Niclas Füllkrug sah wirklich nicht aus wie jemand, der nächste Woche für einen anderen Verein spielen wird.
Der Torjäger von Werder Bremen feierte das überraschende 2:1 (1:0) gegen den VfL Wolfsburg inmitten seiner Kollegen. Er sprach immer in der «Wir»-Form, als es um das unerwartete Ende der Bremer Niederlagen-Serie ging. Eine Stunde nach diesem Spiel wischte er alle Transfer-Spekulationen der vergangenen Wochen dann auch zumindest zu 95 Prozent vom Tisch.
«Es sind noch drei Tage. Ich glaube nicht, dass da jetzt noch etwas passiert», sagte der Nationalstürmer mit Blick auf die am Dienstag endende Wechselfrist. Füllkrug räumte zwar erstmals ein, nach der WM in der Winterpause Anfragen anderer Clubs erhalten zu haben. Aber: «Alles, was kam, wurde in erster Instanz von mir abgelehnt.

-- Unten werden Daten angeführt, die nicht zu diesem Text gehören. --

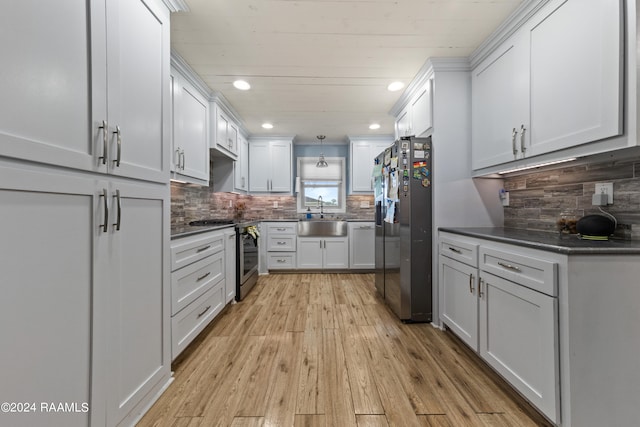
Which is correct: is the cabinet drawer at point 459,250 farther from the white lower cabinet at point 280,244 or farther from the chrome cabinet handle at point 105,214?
the white lower cabinet at point 280,244

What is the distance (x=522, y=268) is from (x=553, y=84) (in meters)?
1.12

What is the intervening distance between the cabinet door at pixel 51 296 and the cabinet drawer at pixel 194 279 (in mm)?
687

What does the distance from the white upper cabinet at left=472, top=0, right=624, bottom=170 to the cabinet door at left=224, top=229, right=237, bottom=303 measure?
8.34 feet

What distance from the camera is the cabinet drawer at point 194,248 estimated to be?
5.66 feet

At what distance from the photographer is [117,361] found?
1125 millimetres

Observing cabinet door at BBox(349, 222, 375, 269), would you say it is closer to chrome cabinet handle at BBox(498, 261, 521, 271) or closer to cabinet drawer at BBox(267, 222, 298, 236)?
cabinet drawer at BBox(267, 222, 298, 236)

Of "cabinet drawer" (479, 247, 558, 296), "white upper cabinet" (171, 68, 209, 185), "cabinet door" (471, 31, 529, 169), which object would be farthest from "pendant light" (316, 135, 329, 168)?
"cabinet drawer" (479, 247, 558, 296)

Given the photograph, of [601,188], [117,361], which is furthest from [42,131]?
[601,188]

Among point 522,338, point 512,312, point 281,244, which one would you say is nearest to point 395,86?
Answer: point 512,312

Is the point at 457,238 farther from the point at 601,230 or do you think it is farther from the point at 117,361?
the point at 117,361

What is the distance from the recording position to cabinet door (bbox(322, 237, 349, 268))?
4.34 metres

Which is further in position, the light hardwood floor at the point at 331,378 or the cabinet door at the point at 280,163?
the cabinet door at the point at 280,163

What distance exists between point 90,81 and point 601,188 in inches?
105

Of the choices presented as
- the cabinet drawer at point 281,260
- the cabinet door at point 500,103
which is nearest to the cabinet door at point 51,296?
the cabinet door at point 500,103
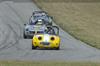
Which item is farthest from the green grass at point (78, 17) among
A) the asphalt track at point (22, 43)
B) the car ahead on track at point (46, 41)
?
the car ahead on track at point (46, 41)

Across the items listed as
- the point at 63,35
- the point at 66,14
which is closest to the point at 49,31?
the point at 63,35

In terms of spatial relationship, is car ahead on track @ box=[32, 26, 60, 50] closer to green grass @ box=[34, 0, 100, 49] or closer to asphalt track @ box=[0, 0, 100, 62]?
asphalt track @ box=[0, 0, 100, 62]

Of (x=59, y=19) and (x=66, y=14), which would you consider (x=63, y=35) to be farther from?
(x=66, y=14)

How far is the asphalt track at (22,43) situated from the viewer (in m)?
22.9

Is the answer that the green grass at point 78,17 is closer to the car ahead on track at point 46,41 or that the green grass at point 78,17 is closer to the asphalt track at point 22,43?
the asphalt track at point 22,43

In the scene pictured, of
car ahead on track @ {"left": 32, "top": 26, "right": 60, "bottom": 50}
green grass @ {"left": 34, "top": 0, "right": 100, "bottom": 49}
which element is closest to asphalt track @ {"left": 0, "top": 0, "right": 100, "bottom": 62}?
car ahead on track @ {"left": 32, "top": 26, "right": 60, "bottom": 50}

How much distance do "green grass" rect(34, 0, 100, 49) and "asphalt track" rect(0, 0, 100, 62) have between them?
1.01 metres

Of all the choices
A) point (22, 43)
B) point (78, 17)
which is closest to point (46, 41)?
point (22, 43)

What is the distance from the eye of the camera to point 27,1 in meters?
65.9

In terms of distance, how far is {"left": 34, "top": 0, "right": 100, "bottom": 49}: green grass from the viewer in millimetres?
37787

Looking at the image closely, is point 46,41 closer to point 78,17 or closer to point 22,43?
point 22,43

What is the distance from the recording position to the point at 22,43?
31578 millimetres

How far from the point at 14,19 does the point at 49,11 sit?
799 cm

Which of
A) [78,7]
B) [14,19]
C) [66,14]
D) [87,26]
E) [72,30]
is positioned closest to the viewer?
[72,30]
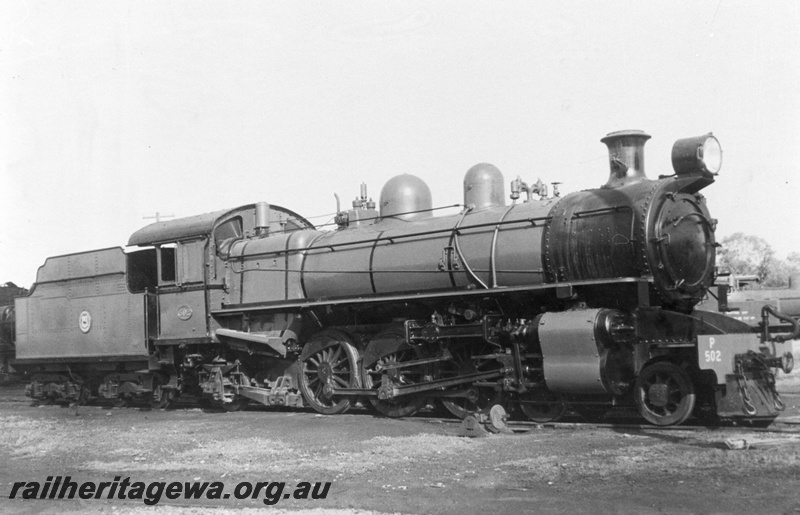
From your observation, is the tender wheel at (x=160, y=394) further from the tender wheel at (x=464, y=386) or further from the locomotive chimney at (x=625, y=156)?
the locomotive chimney at (x=625, y=156)

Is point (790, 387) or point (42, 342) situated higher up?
point (42, 342)

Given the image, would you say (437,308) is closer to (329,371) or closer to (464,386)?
(464,386)

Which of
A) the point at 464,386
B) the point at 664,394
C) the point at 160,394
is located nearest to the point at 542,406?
the point at 464,386

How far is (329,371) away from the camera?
39.7 ft

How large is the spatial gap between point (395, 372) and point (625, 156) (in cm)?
432

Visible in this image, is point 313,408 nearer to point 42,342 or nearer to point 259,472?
point 259,472

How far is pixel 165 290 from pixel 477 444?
750 cm

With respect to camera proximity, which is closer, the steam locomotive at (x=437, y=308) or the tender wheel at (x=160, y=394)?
the steam locomotive at (x=437, y=308)

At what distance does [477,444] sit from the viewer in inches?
344

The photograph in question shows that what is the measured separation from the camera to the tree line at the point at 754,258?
171 feet

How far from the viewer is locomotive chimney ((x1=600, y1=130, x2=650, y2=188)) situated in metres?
10.1

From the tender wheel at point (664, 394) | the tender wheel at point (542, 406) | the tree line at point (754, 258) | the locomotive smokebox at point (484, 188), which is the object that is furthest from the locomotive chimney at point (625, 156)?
the tree line at point (754, 258)

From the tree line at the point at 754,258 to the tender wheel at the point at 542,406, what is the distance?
45176mm

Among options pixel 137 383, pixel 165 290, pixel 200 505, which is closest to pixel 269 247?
pixel 165 290
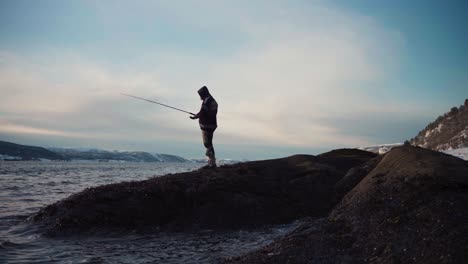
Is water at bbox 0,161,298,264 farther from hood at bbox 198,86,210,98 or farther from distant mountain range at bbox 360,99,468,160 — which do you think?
distant mountain range at bbox 360,99,468,160

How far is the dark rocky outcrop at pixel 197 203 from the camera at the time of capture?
10211 millimetres

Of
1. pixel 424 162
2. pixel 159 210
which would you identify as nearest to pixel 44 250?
pixel 159 210

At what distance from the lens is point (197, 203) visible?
1112cm

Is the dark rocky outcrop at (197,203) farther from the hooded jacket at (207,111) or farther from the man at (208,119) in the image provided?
the hooded jacket at (207,111)

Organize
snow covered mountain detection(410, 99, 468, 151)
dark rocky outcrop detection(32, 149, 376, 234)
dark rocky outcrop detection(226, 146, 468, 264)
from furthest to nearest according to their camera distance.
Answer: snow covered mountain detection(410, 99, 468, 151) < dark rocky outcrop detection(32, 149, 376, 234) < dark rocky outcrop detection(226, 146, 468, 264)

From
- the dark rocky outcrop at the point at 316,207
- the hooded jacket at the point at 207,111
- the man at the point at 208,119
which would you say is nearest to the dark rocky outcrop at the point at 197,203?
the dark rocky outcrop at the point at 316,207

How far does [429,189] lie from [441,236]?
2.08m

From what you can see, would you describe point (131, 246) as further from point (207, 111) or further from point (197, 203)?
point (207, 111)

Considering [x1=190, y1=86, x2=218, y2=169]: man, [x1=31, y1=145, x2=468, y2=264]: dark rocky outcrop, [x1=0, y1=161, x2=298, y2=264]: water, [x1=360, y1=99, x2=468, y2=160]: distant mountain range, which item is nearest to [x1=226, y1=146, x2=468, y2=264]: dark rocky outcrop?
[x1=31, y1=145, x2=468, y2=264]: dark rocky outcrop

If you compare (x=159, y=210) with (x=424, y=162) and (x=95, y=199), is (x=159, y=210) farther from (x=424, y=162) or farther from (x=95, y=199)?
(x=424, y=162)

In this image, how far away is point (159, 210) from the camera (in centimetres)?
1072

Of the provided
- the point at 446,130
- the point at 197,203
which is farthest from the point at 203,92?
the point at 446,130

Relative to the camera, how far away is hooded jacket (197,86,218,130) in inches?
618

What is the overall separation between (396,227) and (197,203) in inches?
236
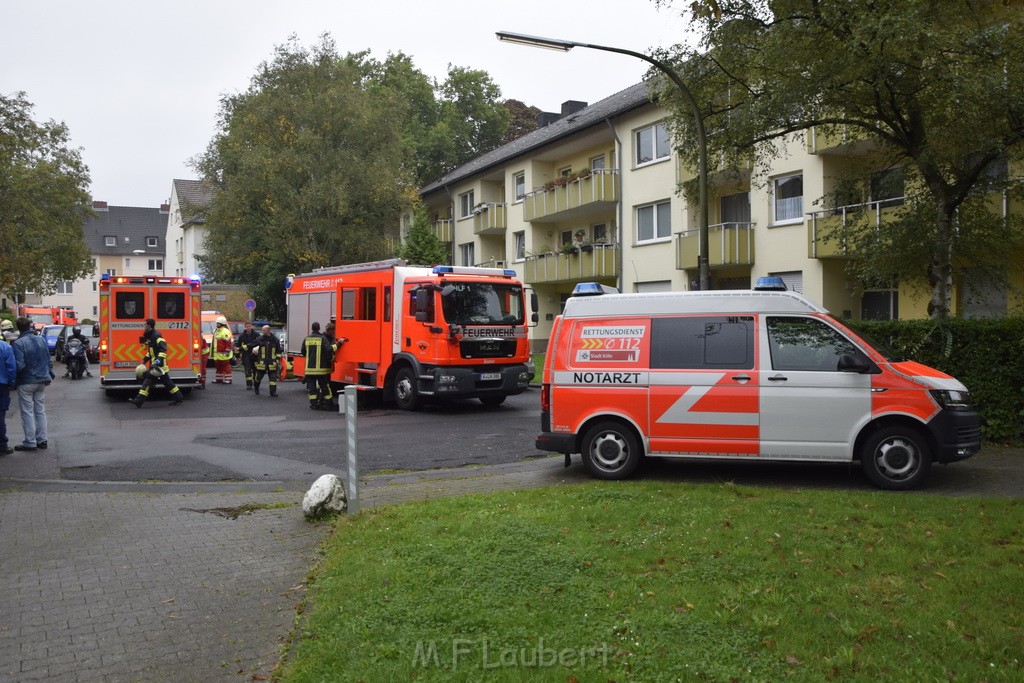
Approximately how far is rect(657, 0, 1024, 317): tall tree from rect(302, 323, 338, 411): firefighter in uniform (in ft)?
28.1

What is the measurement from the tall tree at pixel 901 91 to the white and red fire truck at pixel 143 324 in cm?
1258

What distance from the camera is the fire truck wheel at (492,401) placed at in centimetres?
1862

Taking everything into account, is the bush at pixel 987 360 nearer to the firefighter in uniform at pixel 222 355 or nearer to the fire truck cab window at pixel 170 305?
the fire truck cab window at pixel 170 305

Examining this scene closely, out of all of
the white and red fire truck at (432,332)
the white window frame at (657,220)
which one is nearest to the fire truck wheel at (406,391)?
the white and red fire truck at (432,332)

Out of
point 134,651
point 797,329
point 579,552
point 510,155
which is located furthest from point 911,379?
point 510,155

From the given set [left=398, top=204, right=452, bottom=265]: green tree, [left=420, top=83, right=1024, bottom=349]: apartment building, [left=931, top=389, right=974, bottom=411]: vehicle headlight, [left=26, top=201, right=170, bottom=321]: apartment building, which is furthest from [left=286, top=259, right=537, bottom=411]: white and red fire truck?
[left=26, top=201, right=170, bottom=321]: apartment building

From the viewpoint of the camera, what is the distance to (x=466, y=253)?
4703 cm

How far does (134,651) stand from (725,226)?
23.6 metres

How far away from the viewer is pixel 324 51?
4188 centimetres

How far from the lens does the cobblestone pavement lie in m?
4.82

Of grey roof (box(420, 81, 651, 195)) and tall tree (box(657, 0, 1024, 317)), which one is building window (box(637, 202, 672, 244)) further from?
tall tree (box(657, 0, 1024, 317))

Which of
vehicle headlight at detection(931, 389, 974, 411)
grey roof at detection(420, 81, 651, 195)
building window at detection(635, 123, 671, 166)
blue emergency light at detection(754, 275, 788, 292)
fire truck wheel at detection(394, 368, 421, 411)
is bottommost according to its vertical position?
fire truck wheel at detection(394, 368, 421, 411)

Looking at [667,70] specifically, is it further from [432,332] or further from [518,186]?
[518,186]

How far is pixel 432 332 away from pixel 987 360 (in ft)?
30.2
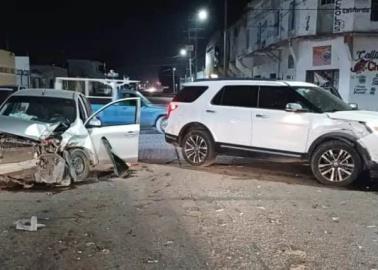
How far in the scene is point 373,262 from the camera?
215 inches

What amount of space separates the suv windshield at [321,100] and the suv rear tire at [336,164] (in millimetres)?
791

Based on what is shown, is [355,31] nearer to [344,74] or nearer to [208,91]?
[344,74]

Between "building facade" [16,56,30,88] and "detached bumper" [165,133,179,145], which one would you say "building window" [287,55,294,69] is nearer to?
"building facade" [16,56,30,88]

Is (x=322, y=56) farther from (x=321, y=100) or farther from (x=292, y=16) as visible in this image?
(x=321, y=100)

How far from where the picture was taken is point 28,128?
9828 millimetres

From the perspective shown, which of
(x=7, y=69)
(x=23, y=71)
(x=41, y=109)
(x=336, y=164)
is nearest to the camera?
(x=336, y=164)

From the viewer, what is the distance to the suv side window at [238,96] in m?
11.0

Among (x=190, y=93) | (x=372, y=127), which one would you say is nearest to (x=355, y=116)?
(x=372, y=127)

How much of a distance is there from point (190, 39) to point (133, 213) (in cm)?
5500

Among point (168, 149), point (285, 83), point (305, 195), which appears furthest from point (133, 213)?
point (168, 149)

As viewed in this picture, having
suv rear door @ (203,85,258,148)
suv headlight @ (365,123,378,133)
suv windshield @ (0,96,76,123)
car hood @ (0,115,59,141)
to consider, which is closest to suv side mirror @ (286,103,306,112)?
suv rear door @ (203,85,258,148)

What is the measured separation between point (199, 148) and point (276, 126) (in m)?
1.93

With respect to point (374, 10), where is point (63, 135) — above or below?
below

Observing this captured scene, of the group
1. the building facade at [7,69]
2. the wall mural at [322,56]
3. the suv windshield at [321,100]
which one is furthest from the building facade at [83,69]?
the suv windshield at [321,100]
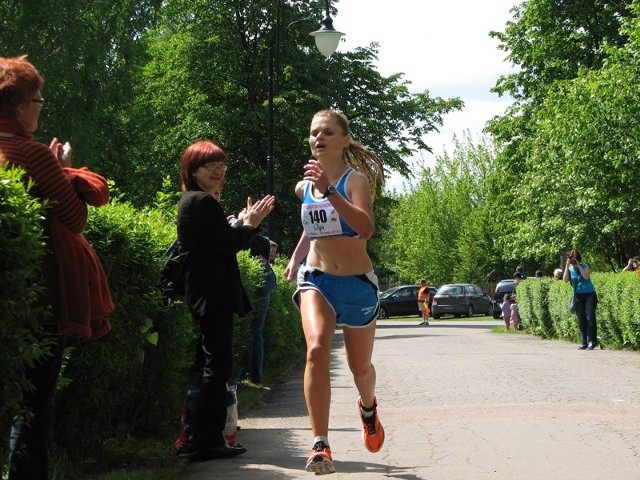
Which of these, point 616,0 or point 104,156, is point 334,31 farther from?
point 616,0

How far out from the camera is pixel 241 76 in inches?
1594

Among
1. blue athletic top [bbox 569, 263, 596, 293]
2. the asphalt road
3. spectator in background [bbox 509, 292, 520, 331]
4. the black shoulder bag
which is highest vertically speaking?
blue athletic top [bbox 569, 263, 596, 293]

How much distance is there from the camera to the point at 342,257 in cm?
629

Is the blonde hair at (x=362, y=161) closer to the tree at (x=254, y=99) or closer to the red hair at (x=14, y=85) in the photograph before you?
the red hair at (x=14, y=85)

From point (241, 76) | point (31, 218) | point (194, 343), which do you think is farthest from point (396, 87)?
point (31, 218)

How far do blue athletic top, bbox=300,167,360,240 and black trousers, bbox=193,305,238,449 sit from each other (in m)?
0.80

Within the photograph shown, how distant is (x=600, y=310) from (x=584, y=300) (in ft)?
1.98

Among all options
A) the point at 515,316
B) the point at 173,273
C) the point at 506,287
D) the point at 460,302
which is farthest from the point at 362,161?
the point at 460,302

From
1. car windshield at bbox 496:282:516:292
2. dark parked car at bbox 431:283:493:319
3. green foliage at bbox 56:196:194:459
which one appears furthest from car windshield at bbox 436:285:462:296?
green foliage at bbox 56:196:194:459

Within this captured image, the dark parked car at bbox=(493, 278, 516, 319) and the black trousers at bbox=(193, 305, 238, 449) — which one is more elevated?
the dark parked car at bbox=(493, 278, 516, 319)

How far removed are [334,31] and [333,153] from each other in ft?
61.3

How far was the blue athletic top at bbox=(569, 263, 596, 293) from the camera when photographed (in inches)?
787

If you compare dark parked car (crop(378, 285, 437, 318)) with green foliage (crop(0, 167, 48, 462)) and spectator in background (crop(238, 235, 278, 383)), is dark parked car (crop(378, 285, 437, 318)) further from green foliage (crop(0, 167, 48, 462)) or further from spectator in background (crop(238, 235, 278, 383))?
green foliage (crop(0, 167, 48, 462))

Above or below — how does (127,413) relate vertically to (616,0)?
below
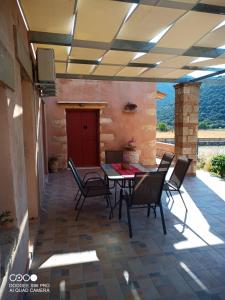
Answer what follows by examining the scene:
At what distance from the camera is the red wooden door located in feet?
24.0

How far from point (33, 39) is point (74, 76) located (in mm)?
2123

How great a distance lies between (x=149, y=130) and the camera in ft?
25.0

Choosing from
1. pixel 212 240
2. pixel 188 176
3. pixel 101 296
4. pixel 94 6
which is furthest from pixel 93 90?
pixel 101 296

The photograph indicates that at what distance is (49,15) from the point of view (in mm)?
2490

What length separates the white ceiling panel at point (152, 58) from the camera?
3.71 metres

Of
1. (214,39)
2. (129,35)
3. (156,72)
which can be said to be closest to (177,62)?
(156,72)

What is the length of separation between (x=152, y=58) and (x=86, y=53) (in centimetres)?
111

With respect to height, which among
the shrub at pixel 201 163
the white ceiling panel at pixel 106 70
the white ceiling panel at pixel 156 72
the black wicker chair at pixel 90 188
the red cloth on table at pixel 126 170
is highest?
the white ceiling panel at pixel 106 70

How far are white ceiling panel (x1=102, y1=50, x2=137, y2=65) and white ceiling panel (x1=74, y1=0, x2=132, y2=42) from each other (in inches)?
21.0

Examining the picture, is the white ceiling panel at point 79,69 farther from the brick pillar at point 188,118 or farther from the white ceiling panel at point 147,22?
the brick pillar at point 188,118

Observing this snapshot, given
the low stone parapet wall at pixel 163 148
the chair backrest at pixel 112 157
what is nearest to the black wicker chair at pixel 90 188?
the chair backrest at pixel 112 157

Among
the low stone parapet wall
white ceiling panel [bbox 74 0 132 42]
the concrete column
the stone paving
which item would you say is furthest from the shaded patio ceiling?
the low stone parapet wall

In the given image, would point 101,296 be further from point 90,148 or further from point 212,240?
point 90,148

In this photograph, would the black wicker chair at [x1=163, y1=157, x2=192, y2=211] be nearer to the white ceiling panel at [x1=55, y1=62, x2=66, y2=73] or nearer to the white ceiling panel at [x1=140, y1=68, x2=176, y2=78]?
the white ceiling panel at [x1=140, y1=68, x2=176, y2=78]
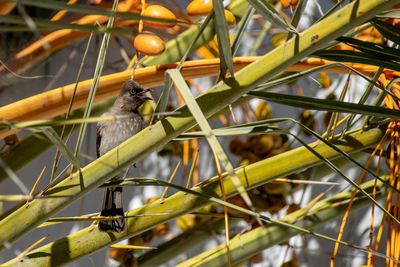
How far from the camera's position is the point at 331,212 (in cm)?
61

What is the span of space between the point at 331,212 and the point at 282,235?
0.08 meters

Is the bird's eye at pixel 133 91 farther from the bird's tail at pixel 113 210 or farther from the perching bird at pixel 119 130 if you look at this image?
the bird's tail at pixel 113 210

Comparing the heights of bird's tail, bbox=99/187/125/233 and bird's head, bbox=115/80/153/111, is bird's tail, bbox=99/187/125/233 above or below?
below

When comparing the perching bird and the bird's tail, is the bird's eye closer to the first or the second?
the perching bird

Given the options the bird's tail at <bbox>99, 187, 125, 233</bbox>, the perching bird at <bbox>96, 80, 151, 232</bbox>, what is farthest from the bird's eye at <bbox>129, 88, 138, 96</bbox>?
the bird's tail at <bbox>99, 187, 125, 233</bbox>

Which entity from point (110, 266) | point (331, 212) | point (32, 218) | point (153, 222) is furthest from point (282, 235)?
point (110, 266)

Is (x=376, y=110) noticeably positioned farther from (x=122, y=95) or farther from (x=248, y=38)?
(x=248, y=38)

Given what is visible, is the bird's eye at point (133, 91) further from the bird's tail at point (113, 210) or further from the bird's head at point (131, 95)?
the bird's tail at point (113, 210)


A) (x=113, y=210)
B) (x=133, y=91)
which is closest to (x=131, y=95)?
(x=133, y=91)

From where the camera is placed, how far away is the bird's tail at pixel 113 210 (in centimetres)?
46

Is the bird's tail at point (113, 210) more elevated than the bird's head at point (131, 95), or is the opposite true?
the bird's head at point (131, 95)

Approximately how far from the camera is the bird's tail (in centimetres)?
46

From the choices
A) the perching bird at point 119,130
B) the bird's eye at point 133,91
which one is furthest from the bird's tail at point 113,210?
the bird's eye at point 133,91

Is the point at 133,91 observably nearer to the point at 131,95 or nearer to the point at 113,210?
the point at 131,95
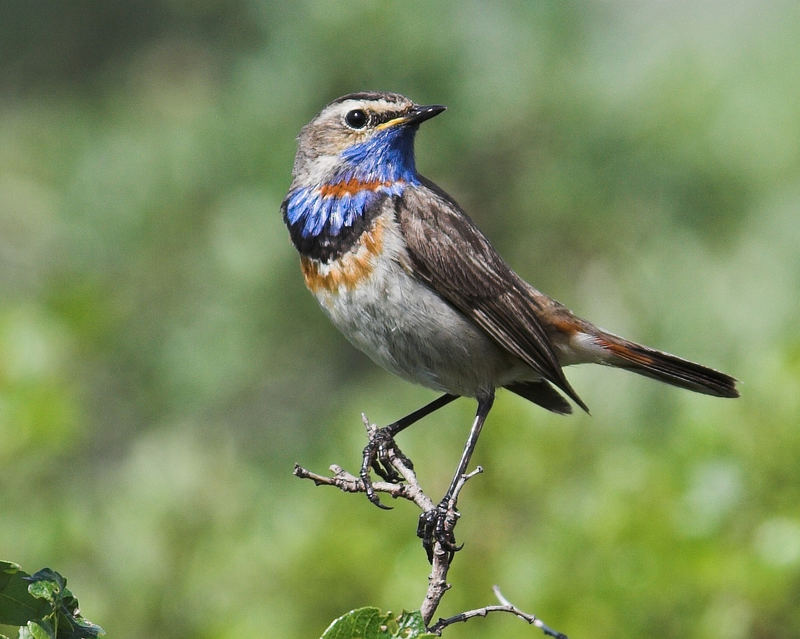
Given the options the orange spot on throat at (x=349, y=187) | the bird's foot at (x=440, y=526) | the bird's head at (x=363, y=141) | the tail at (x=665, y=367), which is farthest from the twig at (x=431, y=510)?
the tail at (x=665, y=367)

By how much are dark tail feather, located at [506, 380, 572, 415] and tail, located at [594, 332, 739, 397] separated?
0.24m

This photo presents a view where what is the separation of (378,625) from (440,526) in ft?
3.54

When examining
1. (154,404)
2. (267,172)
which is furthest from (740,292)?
(154,404)

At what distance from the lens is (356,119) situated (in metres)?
4.21

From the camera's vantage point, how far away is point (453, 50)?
7.15m

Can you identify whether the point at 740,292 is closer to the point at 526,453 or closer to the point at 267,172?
the point at 526,453

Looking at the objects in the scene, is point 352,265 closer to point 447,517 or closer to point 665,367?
point 447,517

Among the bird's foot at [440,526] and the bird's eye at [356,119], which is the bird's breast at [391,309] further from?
the bird's foot at [440,526]

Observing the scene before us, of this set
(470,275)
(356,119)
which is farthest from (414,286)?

Ich habe es nicht an Werder rangelassen.»
Warum der 29-Jährige in nur anderthalb Jahren vom Ersatzspieler in der zweiten Liga zu einem der meistgefragten Bundesliga-Spieler aufgestiegen ist, war auch zu sehen. Füllkrug schoss gegen Wolfsburg seine Saisontore 12 und 13. In der 24. Minute verwandelte er einen umstrittenen Handelfmeter. In der 77. Minute traf er nach kluger Ablage von Mitchell Weiser aus kurzer Distanz. Das 1:2 durch Kevin Paredes fiel erst in der 90. Minute und damit zu spät.
Füllkrug Lebensversicherung und Wertanlage zugleich
Füllkrug ist für Werder eine sportliche Lebensversicherung und die größte Wertanlage zugleich. Das macht seine Situation so pikant. Vor dem überzeugenden Auftritt in diesem Nordduell hatte der Aufsteiger viermal nacheinander verloren. Der Vorsprung auf den Relegationsplatz schmolz bis auf fünf Punkte zusammen. In so einer Phase verkauft man normalerweise nicht seinen wichtigsten und erfolgversprechendsten Spieler.
Auf der anderen Seite haben die Bremer gerade die Corona-Krise und ein Zweitliga-Jahr hinter sich. Sie könnten die Einnahmen aus einem Millionen-Verkauf gut gebrauchen. Deshalb ließ die sportliche Leitung in den vergangenen Wochen und ließ auch Füllkrug am Samstag nach dem Wolfsburg-Spiel immer noch ein Hintertürchen für seinen Wechsel offen.
Werder Bremen sei «ein Wirtschaftsunternehmen», sagte der Stürmer. «Wenn ein Verein so viel Not am Mann hat, dass er eine Summe hinlegt, bei der man nicht Nein sagen kann, dann muss das ein Verein wie Werder einfach machen.» Er rechne nur in diesem Winter nicht mehr mit. Vieles spricht allerdings dafür, dass das im Sommer nach dieser Saison dann anders aussehen wird.
Wolfsburg verpasst Vereinsrekord
Der Sieg gegen Wolfsburg war ein enorm wichtiger Schritt dafür, dass die Bremer dann noch immer ein Erstligist sein werden. «Das war ein geiles Spiel von uns», sagte Außenverteidiger Weiser. Und das sei nur wenige Tage nach einem desolaten 1:7 in Köln und einem bitteren 1:2 gegen Union Berlin «nicht selbstverständlich. Das spricht für unsere Mannschaft.» Und das sei auch für die nächsten Spiele unter anderem gegen die Abstiegskampf-Konkurrenten VfB Stuttgart und VfL Bochum sehr wichtig. «Viel hängt in dieser Liga vom Selbstvertrauen ab», sagte Weiser.
Gegner Wolfsburg hatte zuvor sechs Spiele in Serie mit einem Torverhältnis von 22:1 gewonnen. Selbst ein Unentschieden in Bremen hätte die Einstellung eines Vereinsrekordes aus dem Meisterjahr 2009 bedeutet, als der VfL unter Felix Magath elf Bundesliga-Spiele nacheinander ungeschlagen blieb. Doch jene Energie und Unerbittlichkeit, die zuletzt die Mannschaft von Niko Kovac ausgezeichnet hatte, zeigten diesmal vor allem die Bremer. «Ich bin sehr stolz», sagte Füllkrug dazu. Für Worte des Abschieds war es noch zu früh.